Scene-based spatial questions
---

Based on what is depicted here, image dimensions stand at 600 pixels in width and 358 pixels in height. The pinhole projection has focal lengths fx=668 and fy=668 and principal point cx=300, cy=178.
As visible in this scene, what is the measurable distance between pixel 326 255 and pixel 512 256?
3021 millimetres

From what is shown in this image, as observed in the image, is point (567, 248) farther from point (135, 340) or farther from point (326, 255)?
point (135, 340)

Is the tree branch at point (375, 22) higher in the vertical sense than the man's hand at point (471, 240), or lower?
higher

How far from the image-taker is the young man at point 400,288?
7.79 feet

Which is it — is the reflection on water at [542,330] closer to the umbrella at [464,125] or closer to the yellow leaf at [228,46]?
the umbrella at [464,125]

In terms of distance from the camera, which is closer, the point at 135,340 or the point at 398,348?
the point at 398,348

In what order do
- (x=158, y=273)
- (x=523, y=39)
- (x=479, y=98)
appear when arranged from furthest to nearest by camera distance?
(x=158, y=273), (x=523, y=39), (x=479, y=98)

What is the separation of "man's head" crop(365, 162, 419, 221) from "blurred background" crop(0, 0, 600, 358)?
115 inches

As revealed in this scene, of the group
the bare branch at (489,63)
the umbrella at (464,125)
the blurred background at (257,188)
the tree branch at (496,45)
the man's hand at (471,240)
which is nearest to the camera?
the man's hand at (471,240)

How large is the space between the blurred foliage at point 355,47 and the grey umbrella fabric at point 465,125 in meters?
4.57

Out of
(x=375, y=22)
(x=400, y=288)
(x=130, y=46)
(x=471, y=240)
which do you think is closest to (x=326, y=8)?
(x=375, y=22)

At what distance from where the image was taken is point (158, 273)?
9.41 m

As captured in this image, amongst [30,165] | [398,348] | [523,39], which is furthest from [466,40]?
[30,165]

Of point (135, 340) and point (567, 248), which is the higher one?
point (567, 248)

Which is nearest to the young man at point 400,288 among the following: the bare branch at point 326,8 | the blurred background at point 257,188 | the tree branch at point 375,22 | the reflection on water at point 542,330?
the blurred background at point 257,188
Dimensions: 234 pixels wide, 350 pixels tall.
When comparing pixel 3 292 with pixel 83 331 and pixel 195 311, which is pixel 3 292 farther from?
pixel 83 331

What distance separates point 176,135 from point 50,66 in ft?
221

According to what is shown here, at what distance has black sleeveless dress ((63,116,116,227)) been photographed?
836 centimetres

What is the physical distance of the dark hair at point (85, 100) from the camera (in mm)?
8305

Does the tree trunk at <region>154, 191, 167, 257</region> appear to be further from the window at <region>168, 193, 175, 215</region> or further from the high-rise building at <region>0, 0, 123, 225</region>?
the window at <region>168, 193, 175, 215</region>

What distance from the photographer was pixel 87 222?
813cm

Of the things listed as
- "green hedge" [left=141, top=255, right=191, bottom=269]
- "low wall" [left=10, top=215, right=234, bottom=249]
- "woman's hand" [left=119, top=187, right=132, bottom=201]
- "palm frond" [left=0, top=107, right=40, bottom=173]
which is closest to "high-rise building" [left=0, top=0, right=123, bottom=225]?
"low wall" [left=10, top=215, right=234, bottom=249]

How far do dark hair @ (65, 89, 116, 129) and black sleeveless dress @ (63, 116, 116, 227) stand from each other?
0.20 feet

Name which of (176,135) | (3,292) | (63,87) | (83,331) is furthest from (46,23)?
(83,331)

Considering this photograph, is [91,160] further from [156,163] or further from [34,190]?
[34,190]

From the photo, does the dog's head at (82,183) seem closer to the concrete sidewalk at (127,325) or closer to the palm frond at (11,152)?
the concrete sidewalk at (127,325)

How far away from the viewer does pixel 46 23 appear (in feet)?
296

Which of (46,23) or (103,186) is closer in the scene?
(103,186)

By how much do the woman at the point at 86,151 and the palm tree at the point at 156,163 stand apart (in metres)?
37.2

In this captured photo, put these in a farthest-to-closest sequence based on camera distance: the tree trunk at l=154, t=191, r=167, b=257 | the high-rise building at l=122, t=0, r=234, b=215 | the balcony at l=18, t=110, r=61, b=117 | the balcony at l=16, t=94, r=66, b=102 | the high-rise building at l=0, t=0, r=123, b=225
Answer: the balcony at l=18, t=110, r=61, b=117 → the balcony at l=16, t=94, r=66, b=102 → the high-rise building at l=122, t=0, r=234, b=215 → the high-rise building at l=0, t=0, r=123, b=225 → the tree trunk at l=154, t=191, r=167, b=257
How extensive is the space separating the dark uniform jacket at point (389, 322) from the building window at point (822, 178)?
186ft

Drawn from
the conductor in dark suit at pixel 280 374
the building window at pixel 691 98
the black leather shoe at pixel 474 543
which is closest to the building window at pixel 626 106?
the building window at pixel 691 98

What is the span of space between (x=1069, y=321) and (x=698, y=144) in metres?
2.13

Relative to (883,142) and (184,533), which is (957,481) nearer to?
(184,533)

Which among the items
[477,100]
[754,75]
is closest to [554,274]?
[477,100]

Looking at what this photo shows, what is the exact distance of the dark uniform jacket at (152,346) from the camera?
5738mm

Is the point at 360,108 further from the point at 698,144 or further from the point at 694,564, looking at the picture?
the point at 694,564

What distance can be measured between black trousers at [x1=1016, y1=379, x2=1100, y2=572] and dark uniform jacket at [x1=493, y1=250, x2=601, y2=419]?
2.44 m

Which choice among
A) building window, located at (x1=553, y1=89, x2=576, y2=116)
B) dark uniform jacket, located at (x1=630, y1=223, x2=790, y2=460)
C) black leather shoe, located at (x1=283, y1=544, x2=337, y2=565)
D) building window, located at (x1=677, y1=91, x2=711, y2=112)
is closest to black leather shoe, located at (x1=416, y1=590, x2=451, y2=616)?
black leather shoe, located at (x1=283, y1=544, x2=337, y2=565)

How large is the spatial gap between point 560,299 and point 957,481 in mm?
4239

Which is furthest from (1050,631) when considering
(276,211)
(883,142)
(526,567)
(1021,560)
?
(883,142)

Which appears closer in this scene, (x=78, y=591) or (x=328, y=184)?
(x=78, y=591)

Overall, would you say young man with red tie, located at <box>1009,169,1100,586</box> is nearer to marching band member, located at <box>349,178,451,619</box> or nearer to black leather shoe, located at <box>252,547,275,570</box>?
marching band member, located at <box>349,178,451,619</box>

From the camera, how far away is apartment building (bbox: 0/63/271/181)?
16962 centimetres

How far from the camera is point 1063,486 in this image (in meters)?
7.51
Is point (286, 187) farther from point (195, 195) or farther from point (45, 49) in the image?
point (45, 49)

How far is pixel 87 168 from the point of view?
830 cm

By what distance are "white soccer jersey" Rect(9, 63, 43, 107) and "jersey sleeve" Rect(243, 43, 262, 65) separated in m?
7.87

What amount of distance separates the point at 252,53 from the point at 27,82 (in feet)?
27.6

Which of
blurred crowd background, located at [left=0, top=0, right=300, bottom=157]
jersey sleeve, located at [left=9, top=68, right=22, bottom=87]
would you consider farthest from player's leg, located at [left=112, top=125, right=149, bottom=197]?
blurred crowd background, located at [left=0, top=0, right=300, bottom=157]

---

What you are asked to do:
Rewrite the listing with every "camera" changed to "viewer" and nothing else altered.

Worked solution:
Based on what is depicted here, image dimensions stand at 600 pixels in width and 358 pixels in height. The pinhole projection has focal lengths fx=668 and fy=668 and principal point cx=300, cy=178.
As visible in this scene, what is the measurable distance between pixel 326 255 and pixel 512 256?
3021 millimetres

From what is shown in this image, as observed in the image, is point (567, 248) farther from point (135, 340) or farther from point (326, 255)?
point (135, 340)

Is the tree branch at point (375, 22) higher in the vertical sense than the man's hand at point (471, 240), or lower?
higher

How far from the image-taker is the young man at point 400,288?
7.79 feet

Which is it — is the reflection on water at [542,330] closer to the umbrella at [464,125] or closer to the yellow leaf at [228,46]?
the umbrella at [464,125]

In terms of distance from the viewer, which is closer, the point at 135,340 or the point at 398,348?
the point at 398,348

In what order do
- (x=158, y=273)
- (x=523, y=39)
- (x=479, y=98)
appear when arranged from furthest to nearest by viewer distance?
(x=158, y=273), (x=523, y=39), (x=479, y=98)

What is the separation of "man's head" crop(365, 162, 419, 221) from "blurred background" crop(0, 0, 600, 358)?
115 inches

As revealed in this scene, of the group
the bare branch at (489,63)
the umbrella at (464,125)
the blurred background at (257,188)
the tree branch at (496,45)
the man's hand at (471,240)
which is nearest to the viewer?
the man's hand at (471,240)

How large is the space between the blurred foliage at point 355,47 and the grey umbrella fabric at point 465,125 in meters?
4.57

Out of
(x=375, y=22)
(x=400, y=288)
(x=130, y=46)
(x=471, y=240)
which do you think is closest to (x=326, y=8)?
(x=375, y=22)

At what distance from where the image was taken is point (158, 273)?
9.41 m

As captured in this image, amongst [30,165] | [398,348] | [523,39], which is furthest from [466,40]?
[30,165]

Of point (135, 340) and point (567, 248), which is the higher one?
point (567, 248)

Which is nearest to the young man at point 400,288 among the following: the bare branch at point 326,8 | the blurred background at point 257,188 | the tree branch at point 375,22 | the reflection on water at point 542,330?
the blurred background at point 257,188
Dimensions: 234 pixels wide, 350 pixels tall.
When comparing pixel 3 292 with pixel 83 331 and pixel 195 311, which is pixel 3 292 farther from?
pixel 83 331

What distance separates point 176,135 from point 50,66 in ft?
221

According to what is shown here, at what distance has black sleeveless dress ((63,116,116,227)) been photographed?
836 centimetres

What is the physical distance of the dark hair at point (85, 100) from the viewer (in mm)?
8305

Does the tree trunk at <region>154, 191, 167, 257</region> appear to be further from the window at <region>168, 193, 175, 215</region> or further from the high-rise building at <region>0, 0, 123, 225</region>?
the window at <region>168, 193, 175, 215</region>

What distance from the photographer was pixel 87 222?
813cm

Of the things listed as
- "green hedge" [left=141, top=255, right=191, bottom=269]
- "low wall" [left=10, top=215, right=234, bottom=249]
- "woman's hand" [left=119, top=187, right=132, bottom=201]
- "palm frond" [left=0, top=107, right=40, bottom=173]
which is closest to "high-rise building" [left=0, top=0, right=123, bottom=225]?
"low wall" [left=10, top=215, right=234, bottom=249]

How far do dark hair @ (65, 89, 116, 129) and black sleeveless dress @ (63, 116, 116, 227) stand from each other?
0.20 feet

Name which of (176,135) | (3,292) | (63,87) | (83,331) is furthest from (46,23)?
(83,331)

Considering this photograph, is [91,160] further from [156,163] or further from [34,190]?
[34,190]

From the photo, does the dog's head at (82,183) seem closer to the concrete sidewalk at (127,325) or closer to the palm frond at (11,152)?
the concrete sidewalk at (127,325)

How far away from the viewer does pixel 46 23 appear (in feet)?
296

Which of (46,23) or (103,186) is closer in the scene?
(103,186)

By how much do the woman at the point at 86,151 and the palm tree at the point at 156,163 stand apart (in metres)?
37.2

In this captured photo, put these in a farthest-to-closest sequence based on viewer distance: the tree trunk at l=154, t=191, r=167, b=257 | the high-rise building at l=122, t=0, r=234, b=215 | the balcony at l=18, t=110, r=61, b=117 | the balcony at l=16, t=94, r=66, b=102 | the high-rise building at l=0, t=0, r=123, b=225
Answer: the balcony at l=18, t=110, r=61, b=117 → the balcony at l=16, t=94, r=66, b=102 → the high-rise building at l=122, t=0, r=234, b=215 → the high-rise building at l=0, t=0, r=123, b=225 → the tree trunk at l=154, t=191, r=167, b=257
How extensive is the space separating the dark uniform jacket at point (389, 322) from the building window at point (822, 178)?
186ft

Drawn from
the conductor in dark suit at pixel 280 374
the building window at pixel 691 98
the black leather shoe at pixel 474 543
which is closest to the building window at pixel 626 106?
the building window at pixel 691 98

What is the span of space between (x=1069, y=321) and (x=698, y=144) in metres?
2.13

Relative to (883,142) and (184,533), which is (957,481) nearer to?
(184,533)

Which among the items
[477,100]
[754,75]
is closest to [554,274]?
[477,100]

Looking at what this photo shows, what is the exact distance of the dark uniform jacket at (152,346) from the viewer?
5738mm

Is the point at 360,108 further from the point at 698,144 or further from the point at 694,564, looking at the picture?
the point at 694,564

What distance can be measured between black trousers at [x1=1016, y1=379, x2=1100, y2=572] and dark uniform jacket at [x1=493, y1=250, x2=601, y2=419]?
2.44 m

Which choice among
A) building window, located at (x1=553, y1=89, x2=576, y2=116)
B) dark uniform jacket, located at (x1=630, y1=223, x2=790, y2=460)
C) black leather shoe, located at (x1=283, y1=544, x2=337, y2=565)
D) building window, located at (x1=677, y1=91, x2=711, y2=112)
is closest to black leather shoe, located at (x1=416, y1=590, x2=451, y2=616)?
black leather shoe, located at (x1=283, y1=544, x2=337, y2=565)

How large is the spatial gap between point 560,299 and point 957,481 in mm?
4239

Which is furthest from (1050,631) when considering
(276,211)
(883,142)
(526,567)
(1021,560)
?
(883,142)

Which appears closer in this scene, (x=78, y=591) or (x=328, y=184)?
(x=78, y=591)

Overall, would you say young man with red tie, located at <box>1009,169,1100,586</box> is nearer to marching band member, located at <box>349,178,451,619</box> or nearer to black leather shoe, located at <box>252,547,275,570</box>?
marching band member, located at <box>349,178,451,619</box>

From the viewer, how far away is apartment building (bbox: 0/63/271/181)?
16962 centimetres

How far from the viewer is point 1063,486 in this image (in meters)?
7.51
Is point (286, 187) farther from point (195, 195) or farther from point (45, 49) in the image?
point (45, 49)

How far is pixel 87 168 from the point of view?
830 cm

By what distance are "white soccer jersey" Rect(9, 63, 43, 107) and "jersey sleeve" Rect(243, 43, 262, 65) separated in m?
7.87

What amount of distance separates the point at 252,53 from the point at 27,82 (in feet)?
27.6

Which of
blurred crowd background, located at [left=0, top=0, right=300, bottom=157]
jersey sleeve, located at [left=9, top=68, right=22, bottom=87]
would you consider farthest from player's leg, located at [left=112, top=125, right=149, bottom=197]?
blurred crowd background, located at [left=0, top=0, right=300, bottom=157]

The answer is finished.